How Purify finds and reports memory leaks

Purify identifies true memory leaks by searching the entire address space looking for allocated memory to which there are no pointers. This technique enables Purify to detect a few leaked blocks out of the many blocks in use. This precision is critical, as a few bytes leaked can be easily missed amid the megabytes of allocated data in use. With Purify, even short test cases can be valuable in finding memory leaks.

Purify generates a Memory Leaked (MLK) summary when the program exits, that is, when the program goes through an exit(). A Purify memory leaked summary indicates the amount of memory leaked by the program during execution and identifies the origin of each leak by the functions that allocated the memory. If the program terminates because of a signal, Purify does not generate a report.

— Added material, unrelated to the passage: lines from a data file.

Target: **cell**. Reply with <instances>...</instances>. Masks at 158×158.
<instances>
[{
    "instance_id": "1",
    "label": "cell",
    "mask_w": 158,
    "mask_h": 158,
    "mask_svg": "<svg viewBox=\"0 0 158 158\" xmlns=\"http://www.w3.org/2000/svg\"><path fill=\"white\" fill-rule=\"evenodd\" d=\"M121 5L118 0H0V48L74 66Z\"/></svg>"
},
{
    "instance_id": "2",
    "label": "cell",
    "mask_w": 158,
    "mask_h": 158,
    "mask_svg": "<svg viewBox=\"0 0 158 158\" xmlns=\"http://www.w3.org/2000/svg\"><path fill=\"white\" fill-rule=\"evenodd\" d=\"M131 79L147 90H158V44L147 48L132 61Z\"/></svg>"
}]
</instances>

Purify finds memory leaks by searching for blocks that have no pointers to them. Since these blocks cannot be accessed, they are lost to the program and cannot be freed. Consider this example of a linked list:

At first, memory blocks A, B, C, and D all have references to them. A is referenced through the global variable pList, and B, C, and D through the pNext pointers.

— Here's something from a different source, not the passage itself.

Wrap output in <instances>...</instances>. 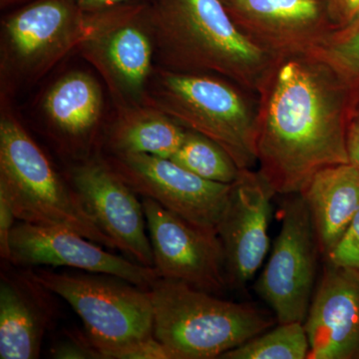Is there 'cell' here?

Then, block C is removed from the list by setting the pNext pointer in B to point to D instead of C.

However, list block C is not freed. Unless there is another pointer to C, there is now no possible way to free C. It is a leaked memory block.

In the memory leaked message for this linked list, Purify shows
1 leaked block (C), 3 memory-in-use blocks (A, B, and D), and 4 allocated blocks (A, B, C, and D).

Traditional leak detectors (like mprof) report the memory blocks that are not freed before the program exits by simply matching memory allocations and corresponding frees. This is misleading, since most of these memory blocks are not leaks. They are either permanently allocated memory, such as symbol tables, or memory that happens to be in use when the exit function is called. In this linked list example, a typical malloc-debug leak detector would report all four blocks (A, B, C, and D) as leaked. When no distinction is made between true memory leaks and memory in use, it is difficult to identify the real problem.

Purify also reports memory blocks that do not have pointers to their beginnings, but that do have a pointer to their interior. These blocks are probably leaks, because there is no pointer that can be used directly to free them. Sometimes, however, these blocks are still in use. Purify calls these Potential Leaks (PLK) to distinguish them from true Memory Leaks (MLK).